She learned to use the glovelike systems that made the firefly robots clamber over the asteroid ground, that strange place beyond the ship wall where there was no water. The mining equipment, designed to extract methane and water for the rocket fuel, was adapted to seek out essentials for the phytoplankton — nitrates and phosphates. No more sacks of water and dirt were fired to Earth. Under her command, fireflies took apart the methane rocket plants at the poles and began to haul the parts over the surface for new uses.

Even in the hab itself there was much to do.-Dan showed her how to keep the water pure. Oxygen could be produced by the great metal cells, to keep the water fresh and vitalizing. There were beds of charcoal filters through which the water was pumped. But the charcoal had to be replaced by carbon extracted from asteroid material, burned in sun fire.
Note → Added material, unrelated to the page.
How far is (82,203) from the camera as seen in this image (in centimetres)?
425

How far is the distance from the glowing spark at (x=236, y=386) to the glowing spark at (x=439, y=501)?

Dan also tried to show her how to interpret the elaborate automatic monitoring systems that checked that the closed loops remained healthy. But this was no use to her. Squid senses were delicate. If the water was unbalanced, she could see, taste, smell it as it passed through her mantle, over her gills. She could see the twisting polarization of the light caused by murky pollutants. She could even hear the tiny cries of the plankton. She knew when the water was unhealthy. It was enough that she had the means to fix it.

The processes were complex. But at heart, she learned, there was a simple principle. Her world, this droplet of water clinging to a rock, was so small it could not sustain itself. She took food out of it by feeding on krill; so she must find ways, direct or indirect, of returning raw materials for that food to the world.

Very well.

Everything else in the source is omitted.